**TASK BRIEF:** Omit all pictures, then retype exactly the lines from the one that contains "Тихий домашний компьютер" through the end of the listing.

**DATASET:**

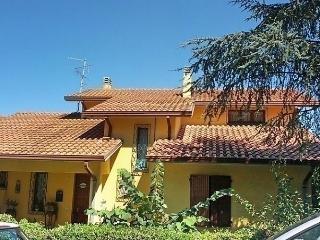 Mauro, Urbino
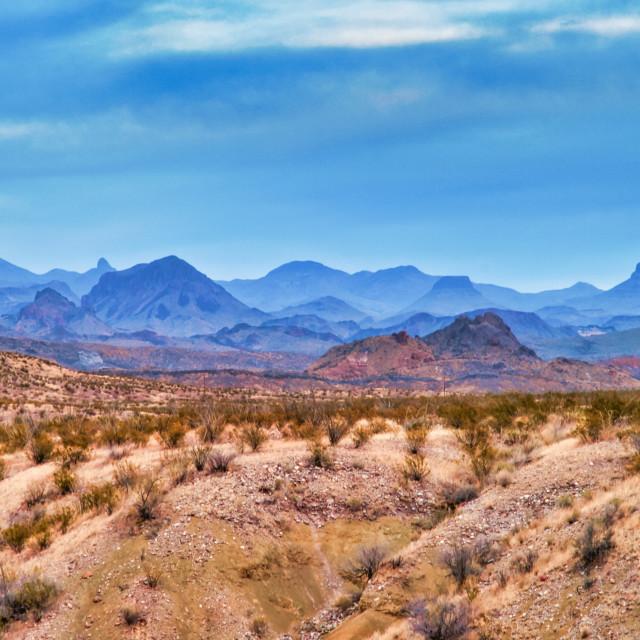 """West Texas Landscape"" stock image"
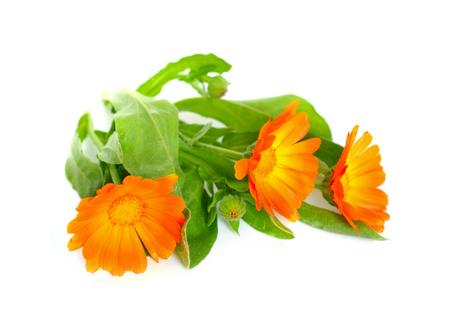 garden marigold: Calendula officinalis (pot marigold, ruddles, common marigold, garden marigold, English marigold, or Scottish marigold).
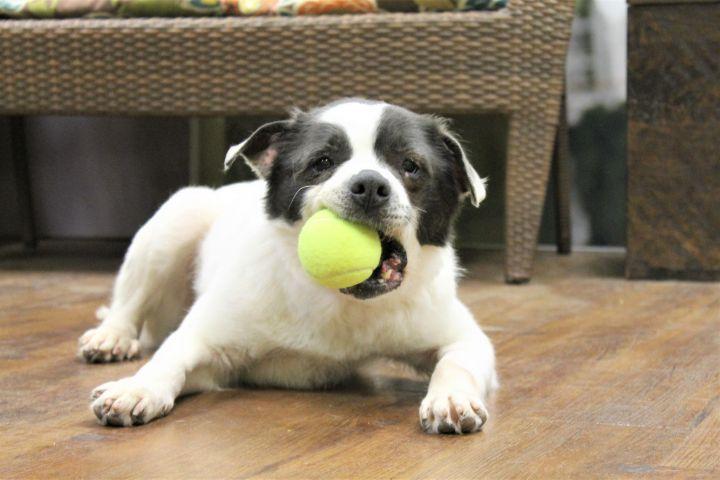 Cora, an adoptable Terrier Mix in Lake Odessa, MI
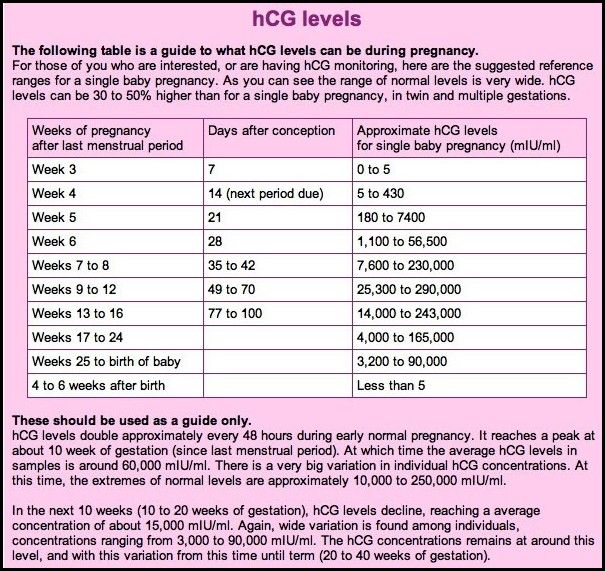 Ivf Pregnancy Test Hcg Levels For Twins - Pregnancy Symptoms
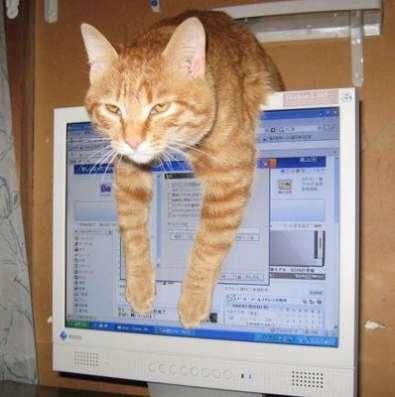 Тихий домашний компьютер
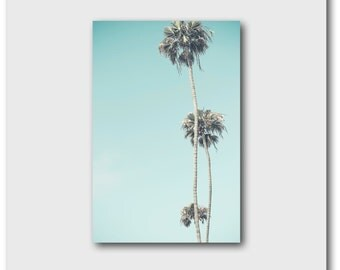 Palm Tree Photography, Retro Beach Decor, Los Angeles Surf Style Southern California Turquoise Blue Teal Aqua Serene Large Palms LA Vertical
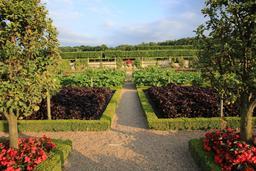 Jardin potager de Villandry. Source : http://data.abuledu.org/URI/55e75ec5-jardin-potager-de-villandry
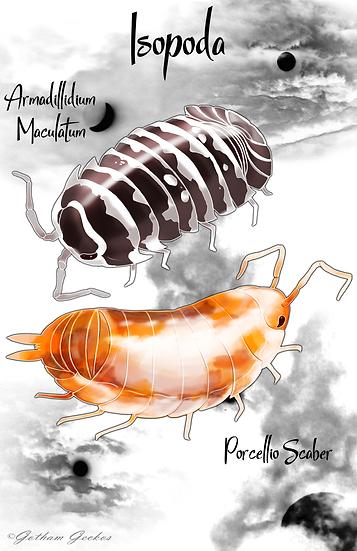 Isopod Love 11x17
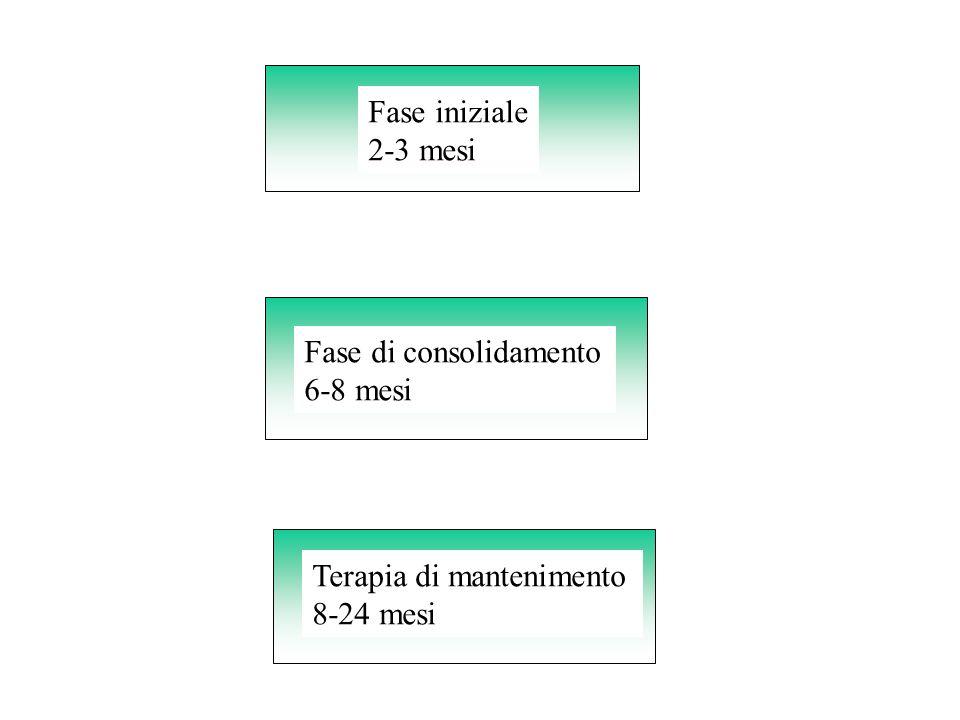 Fase iniziale 2-3 mesi Fase di consolidamento 6-8 mesi Terapia di mantenimento 8-24 mesi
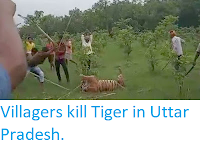 http://sciencythoughts.blogspot.com/2019/07/villagers-kill-tiger-in-uttar-pradesh.html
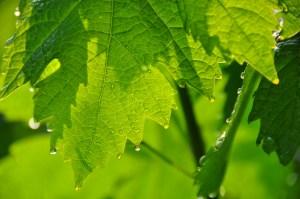 © Beatrice Otto – Lugano vine leaf & sun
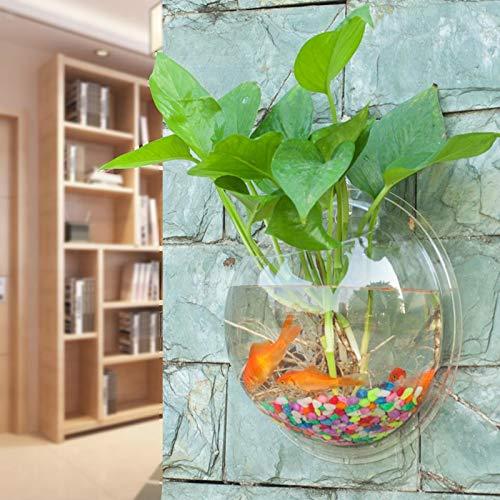Placehap - Jarrón hidropónico Redondo de Pared para Acuario, decoración del hogar, acuarios, peceras: Amazon.es: Hogar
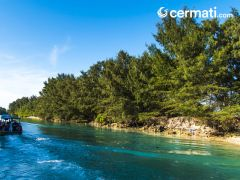 Kenapa Harus Berkunjung Ke Pulau Seribu Walau Hanya Sekali?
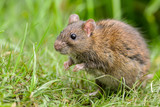 Cautious Brown rat in the wild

**ANSWER TO THIS TASK:**
 Тихий домашний компьютер
 Palm Tree Photography, Retro Beach Decor, Los Angeles Surf Style Southern California Turquoise Blue Teal Aqua Serene Large Palms LA Vertical
 Jardin potager de Villandry. Source : http://data.abuledu.org/URI/55e75ec5-jardin-potager-de-villandry
 Isopod Love 11x17
 Fase iniziale 2-3 mesi Fase di consolidamento 6-8 mesi Terapia di mantenimento 8-24 mesi
 http://sciencythoughts.blogspot.com/2019/07/villagers-kill-tiger-in-uttar-pradesh.html
 © Beatrice Otto – Lugano vine leaf & sun
Placehap - Jarrón hidropónico Redondo de Pared para Acuario, decoración del hogar, acuarios, peceras: Amazon.es: Hogar
 Kenapa Harus Berkunjung Ke Pulau Seribu Walau Hanya Sekali?
 Cautious Brown rat in the wild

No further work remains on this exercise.